E anche ieri mattina abbiamo trovato gli effetti dei raid
notturni: un nuovo centro di comunicazioni, quello di Bab
al-Muhaddan, sventrato, colpito un altro palazzo
presidenziale sulle rive del Tigri, sarebbe quello
abitato dal figlio minore di Saddam, Qusay, che comanda
la guardia repubblicana. E' stato nuovamente attaccato
anche il ministero dell'informazione e il missile che
l'ha colpito ha danneggiato le case vicine. I famosi
danni «collaterali». Che cominciano ad essere numerosi.
Al-Adhamiya è un quartiere abitato dai veri baghdadini,
i vecchi abitanti della città, che si vantano di
esserlo. Dopo aver superato le nubi di fumo nero
provocate dalle trincee di petrolio che ancora bruciano,
ci addentriamo nel quartiere incontrando prima orti
coltivati a verdure e vivai di fiori, poi la zona più
commerciale e popolare. Quasi tutti i negozi sono ancora
chiusi, ma non le bancarelle di frutta e verdura e le
panetterie, che sono obbligate a restare aperte e a
mantenere fisso il prezzo del pane. Svoltiamo in una
strada sterrata della parte di al-Adhamiya che prende il
nome di al-Kam, un cumulo di macerie sbarra la strada. E'
quel che resta di una casa sventrata da un missile.
«Erano le 12 e 30, l'ora della preghiera di mezzogiorno,
c'era chi pregava e le donne cucinavano, quando è
arrivato un boato, la casa colpita è stata completamente
distrutta, quella dietro solo parzialemente, sei i morti,
compresa una bambina di 12 anni, e una ventina di
feriti». Anche la casa di Husham, che ci racconta
l'accaduto, e altre vicine sono state danneggiate.
Intorno a noi si è affollato un gruppetto di persone, ci
sono anche alcune donne, questo è un quartiere sunnita e
le donne sono meno bardate delle sciite. Tutti comunque
ci assalgono: «Questo non è terrorismo?! E magari gli
americani vengono a dirci che qui abitavano terroristi,
era una donna anziana con due figli orfani e la nipote
che era venuta a trovarla, una famiglia distrutta».
Husham, 26 anni, ingegnere agronomo, lavora al ministero
dell'agricoltura, ma da quando c'è la guerra sono tutti
a casa. Anche la moglie Suad, che è avvocata e lavora in
tribunale. Il figlioletto Ibrahim, vuole una fotografia e
subito alza le mani a V in segno di vittoria. Perché
pensate che sia stata colpita questa casa? «Per
vendetta, perché gli americani stanno subendo molte
perdite nel sud», risponde una ragazza.
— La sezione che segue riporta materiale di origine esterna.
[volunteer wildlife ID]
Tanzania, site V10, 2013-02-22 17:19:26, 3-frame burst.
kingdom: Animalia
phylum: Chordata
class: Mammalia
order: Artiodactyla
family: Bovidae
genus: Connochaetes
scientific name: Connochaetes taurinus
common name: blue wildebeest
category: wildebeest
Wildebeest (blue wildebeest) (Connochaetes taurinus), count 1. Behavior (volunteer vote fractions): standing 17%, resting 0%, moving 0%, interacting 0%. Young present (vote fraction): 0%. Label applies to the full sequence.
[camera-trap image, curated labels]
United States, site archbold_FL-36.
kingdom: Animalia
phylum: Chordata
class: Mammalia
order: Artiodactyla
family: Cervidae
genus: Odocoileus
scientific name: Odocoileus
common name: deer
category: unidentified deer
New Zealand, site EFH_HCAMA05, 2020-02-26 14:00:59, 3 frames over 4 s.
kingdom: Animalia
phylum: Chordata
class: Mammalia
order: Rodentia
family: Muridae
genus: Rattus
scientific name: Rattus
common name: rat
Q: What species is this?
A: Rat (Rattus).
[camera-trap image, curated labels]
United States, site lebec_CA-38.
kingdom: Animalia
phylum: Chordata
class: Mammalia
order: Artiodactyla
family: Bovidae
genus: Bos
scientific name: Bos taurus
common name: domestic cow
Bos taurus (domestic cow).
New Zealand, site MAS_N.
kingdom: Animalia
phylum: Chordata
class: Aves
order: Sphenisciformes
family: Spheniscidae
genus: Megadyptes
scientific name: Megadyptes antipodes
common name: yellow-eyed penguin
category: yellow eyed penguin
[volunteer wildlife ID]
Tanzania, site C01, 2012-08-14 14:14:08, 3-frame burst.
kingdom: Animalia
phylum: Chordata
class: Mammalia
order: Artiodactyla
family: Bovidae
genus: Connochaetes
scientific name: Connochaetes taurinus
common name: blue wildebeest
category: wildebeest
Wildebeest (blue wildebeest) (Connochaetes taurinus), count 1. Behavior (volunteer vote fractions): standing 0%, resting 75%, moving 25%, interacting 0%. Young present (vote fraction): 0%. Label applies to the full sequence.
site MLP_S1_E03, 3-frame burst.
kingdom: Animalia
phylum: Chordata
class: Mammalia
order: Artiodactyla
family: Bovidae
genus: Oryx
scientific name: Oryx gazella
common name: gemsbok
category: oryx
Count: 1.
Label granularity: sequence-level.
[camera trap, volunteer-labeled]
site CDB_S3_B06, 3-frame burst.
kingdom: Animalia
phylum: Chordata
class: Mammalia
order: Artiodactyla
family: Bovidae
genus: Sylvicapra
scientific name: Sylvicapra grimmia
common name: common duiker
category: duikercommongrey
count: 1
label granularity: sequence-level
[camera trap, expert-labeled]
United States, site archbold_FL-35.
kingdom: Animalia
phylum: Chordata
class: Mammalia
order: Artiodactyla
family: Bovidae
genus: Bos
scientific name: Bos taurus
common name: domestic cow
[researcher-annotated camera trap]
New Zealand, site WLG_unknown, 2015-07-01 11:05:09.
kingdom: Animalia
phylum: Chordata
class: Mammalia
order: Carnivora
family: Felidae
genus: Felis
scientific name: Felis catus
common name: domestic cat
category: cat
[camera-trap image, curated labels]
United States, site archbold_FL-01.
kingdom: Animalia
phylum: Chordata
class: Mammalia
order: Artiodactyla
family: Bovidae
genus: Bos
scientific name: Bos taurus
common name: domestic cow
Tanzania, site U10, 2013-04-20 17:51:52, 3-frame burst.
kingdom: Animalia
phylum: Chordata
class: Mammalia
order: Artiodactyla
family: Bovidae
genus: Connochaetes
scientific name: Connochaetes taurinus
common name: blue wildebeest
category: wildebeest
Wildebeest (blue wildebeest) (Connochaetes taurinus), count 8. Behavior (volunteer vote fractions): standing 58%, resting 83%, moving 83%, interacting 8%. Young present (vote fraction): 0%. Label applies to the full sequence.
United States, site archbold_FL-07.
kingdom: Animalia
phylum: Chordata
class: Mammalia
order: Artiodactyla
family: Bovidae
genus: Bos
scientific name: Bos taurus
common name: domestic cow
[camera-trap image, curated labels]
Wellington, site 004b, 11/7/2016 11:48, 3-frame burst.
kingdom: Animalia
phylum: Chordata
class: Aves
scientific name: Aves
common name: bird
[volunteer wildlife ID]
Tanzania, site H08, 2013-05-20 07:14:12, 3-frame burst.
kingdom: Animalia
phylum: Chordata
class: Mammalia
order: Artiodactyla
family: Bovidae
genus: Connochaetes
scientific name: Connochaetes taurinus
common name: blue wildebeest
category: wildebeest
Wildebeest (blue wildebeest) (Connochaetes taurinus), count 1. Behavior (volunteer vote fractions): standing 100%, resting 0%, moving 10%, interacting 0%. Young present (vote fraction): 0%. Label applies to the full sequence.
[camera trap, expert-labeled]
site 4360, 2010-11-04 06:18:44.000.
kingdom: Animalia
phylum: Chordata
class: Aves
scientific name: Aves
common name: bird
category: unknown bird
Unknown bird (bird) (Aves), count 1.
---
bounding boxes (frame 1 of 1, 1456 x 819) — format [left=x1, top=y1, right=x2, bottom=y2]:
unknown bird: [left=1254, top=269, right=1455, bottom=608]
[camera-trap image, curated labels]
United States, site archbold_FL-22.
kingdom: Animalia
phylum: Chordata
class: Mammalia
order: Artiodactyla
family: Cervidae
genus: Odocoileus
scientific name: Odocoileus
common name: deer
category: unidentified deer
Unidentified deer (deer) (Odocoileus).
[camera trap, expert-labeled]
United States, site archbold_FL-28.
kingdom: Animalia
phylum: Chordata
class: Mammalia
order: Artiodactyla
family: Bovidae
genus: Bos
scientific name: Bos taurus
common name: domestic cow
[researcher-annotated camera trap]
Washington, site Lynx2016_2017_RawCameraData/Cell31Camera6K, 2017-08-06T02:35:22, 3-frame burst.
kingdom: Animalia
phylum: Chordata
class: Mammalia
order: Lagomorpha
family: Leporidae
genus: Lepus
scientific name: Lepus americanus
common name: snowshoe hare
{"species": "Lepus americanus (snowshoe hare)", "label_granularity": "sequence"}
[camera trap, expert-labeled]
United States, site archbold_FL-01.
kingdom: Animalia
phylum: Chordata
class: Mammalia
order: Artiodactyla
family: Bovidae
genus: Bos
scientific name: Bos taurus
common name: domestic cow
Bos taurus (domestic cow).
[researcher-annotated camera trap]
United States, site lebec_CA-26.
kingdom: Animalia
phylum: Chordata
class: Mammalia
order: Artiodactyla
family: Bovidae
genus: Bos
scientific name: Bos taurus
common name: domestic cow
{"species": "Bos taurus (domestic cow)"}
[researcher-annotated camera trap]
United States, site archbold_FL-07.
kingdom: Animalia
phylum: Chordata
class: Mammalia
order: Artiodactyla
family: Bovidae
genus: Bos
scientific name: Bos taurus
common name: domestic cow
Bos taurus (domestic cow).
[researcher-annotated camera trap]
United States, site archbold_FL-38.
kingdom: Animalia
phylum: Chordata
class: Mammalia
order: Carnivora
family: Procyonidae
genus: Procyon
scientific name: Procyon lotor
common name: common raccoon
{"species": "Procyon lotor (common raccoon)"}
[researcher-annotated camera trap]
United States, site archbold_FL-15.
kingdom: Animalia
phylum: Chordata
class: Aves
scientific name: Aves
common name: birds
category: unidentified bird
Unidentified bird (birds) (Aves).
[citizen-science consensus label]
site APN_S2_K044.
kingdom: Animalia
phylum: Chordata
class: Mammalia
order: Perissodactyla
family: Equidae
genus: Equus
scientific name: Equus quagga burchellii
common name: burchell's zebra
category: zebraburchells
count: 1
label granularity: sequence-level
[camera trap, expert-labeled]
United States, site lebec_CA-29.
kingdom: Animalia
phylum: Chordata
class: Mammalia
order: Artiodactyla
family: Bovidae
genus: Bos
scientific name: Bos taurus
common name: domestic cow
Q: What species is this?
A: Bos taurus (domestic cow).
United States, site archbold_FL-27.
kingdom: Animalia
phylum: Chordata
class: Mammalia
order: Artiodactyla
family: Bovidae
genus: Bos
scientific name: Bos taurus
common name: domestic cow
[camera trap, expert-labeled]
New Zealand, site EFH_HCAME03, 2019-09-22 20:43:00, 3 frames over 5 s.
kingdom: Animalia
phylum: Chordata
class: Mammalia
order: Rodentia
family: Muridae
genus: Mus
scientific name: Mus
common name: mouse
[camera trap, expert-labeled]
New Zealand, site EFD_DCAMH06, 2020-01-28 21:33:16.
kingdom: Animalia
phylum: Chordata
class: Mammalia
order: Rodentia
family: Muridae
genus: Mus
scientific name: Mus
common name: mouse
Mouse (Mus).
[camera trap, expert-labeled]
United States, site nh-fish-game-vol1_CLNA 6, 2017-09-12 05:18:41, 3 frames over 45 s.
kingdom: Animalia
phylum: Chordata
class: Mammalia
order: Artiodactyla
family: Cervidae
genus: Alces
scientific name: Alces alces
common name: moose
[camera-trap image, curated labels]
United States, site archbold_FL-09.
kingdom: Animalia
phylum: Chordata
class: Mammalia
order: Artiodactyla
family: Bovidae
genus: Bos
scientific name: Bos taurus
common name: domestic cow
Ma più che
certezze, in loro c'è tanta rabbia, contro gli
occidentali: che cosa fate per fermare Bush? Cerchiamo di
spiegare che cosa fanno i pacifisti in occidente, ma non
possiamo certo dire che le grandi mobilitazioni siano
bastate a fermare la guerra e per loro è questo che
conta. Parliamo anche della posizione dei governi, ma
Husham taglia corto: «Solo dio è dalla nostra parte,
questo ci basta». Gli facciamo notare che forse non
basta. Lui che farà se arrivano gli americani?
«Prenderò il fucile, tutti abbiamo il fucile pronto,
siamo tutti mujahidin (combattenti ndr)»,
conclude. Anche le donne? «Anche le donne», risponde.
Riattraversiamo la città passando accanto, sulla riva
del Tigri, al palazzo presidenziale bombardato ma la
gente non se ne preoccupa, superiamo il ponte, l'unico
sopravvissuto intatto alla guerra del Golfo del 1991,
perché, mi raccontano, era stato mimetizzato con le
piante. Vediamo il centro di comunicazioni al-Mamun
anch'esso sventrato mentre la torre Saddam che si trova
accanto si è miracolosamente salvata, tranne i vetri.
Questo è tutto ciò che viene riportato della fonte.